TASK INSTRUCTIONS:
A: Answer these from the grounding question, one per line:
(i) What voltage does the writer give the battery on the table?
(ii) What resistance does the writer assign to their own body?
(iii) What figure is suggested for the ground resistor?
B: Please pick up the grounding question after its final sentence and carry it on in the same voice.

TEXT TO READ:
##########

# How does ground close the circuit, why isn't the current miniscule?

Let's say I have a 230v version of a AA battery resting on a table say, I touch the + terminal, think of me as a resistor of 1 ohm, the circuit needs to close, and can take infinitely many parallel paths, which is a bit confusing, but let's think of it as a single path to the - terminal.

The ground acts as a resistor, the resistance of the floor under my feet, up through the table legs through the air and into the - terminal. Think of the floor, table legs etc as another resistor with an enormous resistance, we now have a circuit with 2 resistors, first the me resistor of 1 ohm (say, just for a sense of ratio) and then the ground resistor of 1000000 ohms or some huge number, now the current through the circuit is miniscule and the voltage difference between my hand and the floor should be tiny no?

Equally, if I get one of the table legs, and use it to touch the + terminal with instead, I would expect this to be very safe? But what has changed, the resistance in the system hasn't changed much (ok now I force the circuit to mostly go through a table leg, but I don't think this is significant as it was always going to have most of its current through a table leg), so the current should be the same?

##########

DATA EXTRACT:
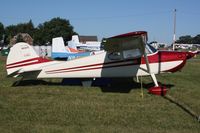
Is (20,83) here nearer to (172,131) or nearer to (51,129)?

##########

EXPECTED OUTPUTS:
A:
(i) 230v
(ii) 1 ohm
(iii) 1000000 ohms

B:
Equally equally, what's so different if I am levitating instead, now the circuit has to go through the air to reach the floor and air presumably has a really big resistance, several orders of magnitude greater than wood, but I already felt the resistance of the ground should be very big so I don't know I care too much?

To clarify, my question is, why isn't the current through me miniscule when touching a live wire as I imagine the resistance of the path to complete the circuit to be very high? In diagrams I often see all the grounds joined together to one vertex, but does this really make sense? to get from one ground point to another ground point you have to go through a lot of resistive material incurring a high resistance, no?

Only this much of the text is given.